What you will do:
a: In the text on vitamin D deficiency in burka-clad pregnant women, which journal published the 2005 abstract?
b: List every factor that the text on vitamin D deficiency in burka-clad pregnant women names as lowering vitamin D levels or adding to the risk of low levels.
c: Continue the text on vitamin D deficiency in burka-clad pregnant women from its last sentence.

Text block:
“Prevalence of Vitamin D Deficiency in Burka-clad Pregnant Women in a 450-Bedded Maternity Hospital of Delhi”
Thought provoking indeed: a Springer The Journal of Obstetrics and Gynecology of India 2005 abstract on how low vitamin D and pregnancy outcomes in ‘Burka-clad Pregnant Women’ is associated with adverse maternal and fetal outcomes.
Those wearing clothing that substantially covers them means they get little sun exposure, and research suggests need to be particularly aware of the importance of vitamin D, and potential need for supplementation.
Use of skin products including on hands that would block UVB, combined with modern indoor lifestyles will exacerbate the risk of low vitamin D levels.
Very clearly vitamin D insufficiencies are not the only determining factor in pre-eclampsia, or LBW, but the findings are nonetheless thought provoking, and rather depressing given Vitamin D is cheap and easy to test for and administer.

Information provided:

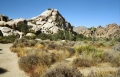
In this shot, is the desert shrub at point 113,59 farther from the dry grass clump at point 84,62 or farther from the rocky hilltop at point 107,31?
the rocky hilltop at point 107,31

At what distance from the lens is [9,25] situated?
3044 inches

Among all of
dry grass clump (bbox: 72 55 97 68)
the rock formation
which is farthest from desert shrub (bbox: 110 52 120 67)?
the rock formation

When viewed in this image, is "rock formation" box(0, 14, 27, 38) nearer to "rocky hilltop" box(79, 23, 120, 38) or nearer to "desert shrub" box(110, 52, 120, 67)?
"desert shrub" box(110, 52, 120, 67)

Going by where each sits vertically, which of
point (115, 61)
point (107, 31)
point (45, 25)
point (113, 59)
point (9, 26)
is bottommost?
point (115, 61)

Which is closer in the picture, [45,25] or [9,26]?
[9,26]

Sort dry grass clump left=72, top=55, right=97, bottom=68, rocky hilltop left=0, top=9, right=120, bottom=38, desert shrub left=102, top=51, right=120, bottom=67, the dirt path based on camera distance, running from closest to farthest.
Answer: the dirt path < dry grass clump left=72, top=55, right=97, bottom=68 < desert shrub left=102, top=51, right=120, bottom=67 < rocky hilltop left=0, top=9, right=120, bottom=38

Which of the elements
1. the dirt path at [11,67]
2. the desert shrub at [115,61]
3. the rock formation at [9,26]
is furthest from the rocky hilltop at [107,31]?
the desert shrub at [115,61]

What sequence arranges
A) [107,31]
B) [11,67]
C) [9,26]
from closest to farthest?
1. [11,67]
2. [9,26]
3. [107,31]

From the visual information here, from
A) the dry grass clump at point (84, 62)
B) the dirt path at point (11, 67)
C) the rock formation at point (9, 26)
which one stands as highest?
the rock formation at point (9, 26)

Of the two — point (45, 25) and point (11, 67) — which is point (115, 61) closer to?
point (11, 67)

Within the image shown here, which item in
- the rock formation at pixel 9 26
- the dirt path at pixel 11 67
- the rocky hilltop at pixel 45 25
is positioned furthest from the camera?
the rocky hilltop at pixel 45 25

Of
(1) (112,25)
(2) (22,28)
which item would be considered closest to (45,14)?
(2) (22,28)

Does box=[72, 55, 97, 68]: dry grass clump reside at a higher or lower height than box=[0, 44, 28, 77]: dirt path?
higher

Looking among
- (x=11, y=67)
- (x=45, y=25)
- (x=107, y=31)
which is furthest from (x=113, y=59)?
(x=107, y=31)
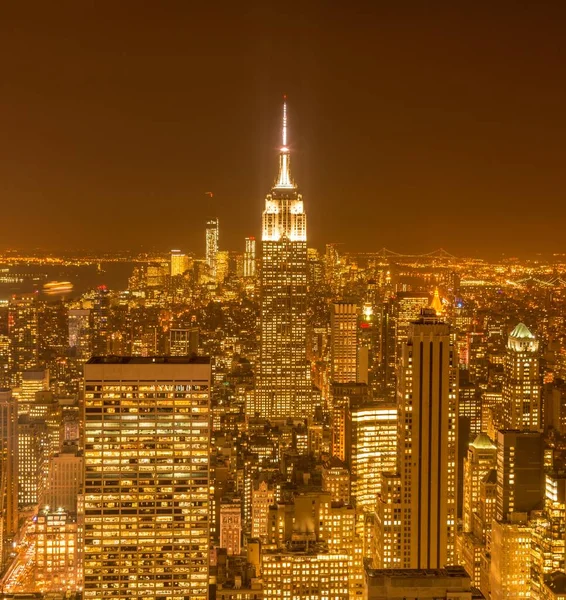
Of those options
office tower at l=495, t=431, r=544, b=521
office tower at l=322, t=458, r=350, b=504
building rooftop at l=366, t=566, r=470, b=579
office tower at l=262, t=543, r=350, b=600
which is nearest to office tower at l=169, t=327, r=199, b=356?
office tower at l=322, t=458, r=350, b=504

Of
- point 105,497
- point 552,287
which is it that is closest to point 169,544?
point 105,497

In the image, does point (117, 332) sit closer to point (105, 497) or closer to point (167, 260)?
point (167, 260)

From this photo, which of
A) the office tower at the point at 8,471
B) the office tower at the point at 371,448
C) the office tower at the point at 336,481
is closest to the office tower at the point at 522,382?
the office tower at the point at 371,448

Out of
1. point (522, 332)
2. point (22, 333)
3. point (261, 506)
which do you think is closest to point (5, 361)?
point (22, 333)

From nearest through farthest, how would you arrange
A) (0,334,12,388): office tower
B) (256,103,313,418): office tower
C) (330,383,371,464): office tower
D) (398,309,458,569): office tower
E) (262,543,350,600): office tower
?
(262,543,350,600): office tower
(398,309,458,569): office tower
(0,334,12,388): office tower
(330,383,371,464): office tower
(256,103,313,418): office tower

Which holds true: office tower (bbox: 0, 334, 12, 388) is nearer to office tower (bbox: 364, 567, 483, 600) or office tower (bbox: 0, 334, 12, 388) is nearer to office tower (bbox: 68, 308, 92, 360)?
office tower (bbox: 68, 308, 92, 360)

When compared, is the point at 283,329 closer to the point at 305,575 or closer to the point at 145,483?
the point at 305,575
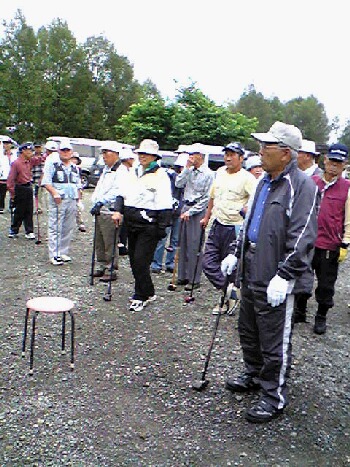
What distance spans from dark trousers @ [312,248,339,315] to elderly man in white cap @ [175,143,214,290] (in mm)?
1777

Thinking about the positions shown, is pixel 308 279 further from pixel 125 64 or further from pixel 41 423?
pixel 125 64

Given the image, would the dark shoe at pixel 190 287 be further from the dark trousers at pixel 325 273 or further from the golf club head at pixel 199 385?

Responses in order:
a: Springer The Journal of Obstetrics and Gynecology of India

b:
- Wearing clothing that substantially covers the body, which means little sun exposure
- Use of skin products, including on the hands, that block UVB
- Modern indoor lifestyles

c:
Prevalence of Vitamin D Deficiency in Burka-clad Pregnant Women in a 450-Bedded Maternity Hospital of Delhi (link)
To assess the prevalence of vitamin D deficiency in burka-clad pregnant women and to study feto-maternal outcome in these women.
200 pregnant burka-clad women of 18–40-year age group irrespective of the period of gestation were recruited from the ANC OPD/ward of Kasturba hospital, and their vitamin D levels were estimated. Patients were categorized into vitamin D deficient, vitamin D inadequate, and vitamin D adequate according to The Endocrine Society Guidelines. The association of vitamin D deficiency with dietary/environmental factors was taken note of. Associations with preeclampsia, gestational diabetes mellitus (GDM), low birth weight (LBW), prematurity, APGAR score, and NICU admission were also studied.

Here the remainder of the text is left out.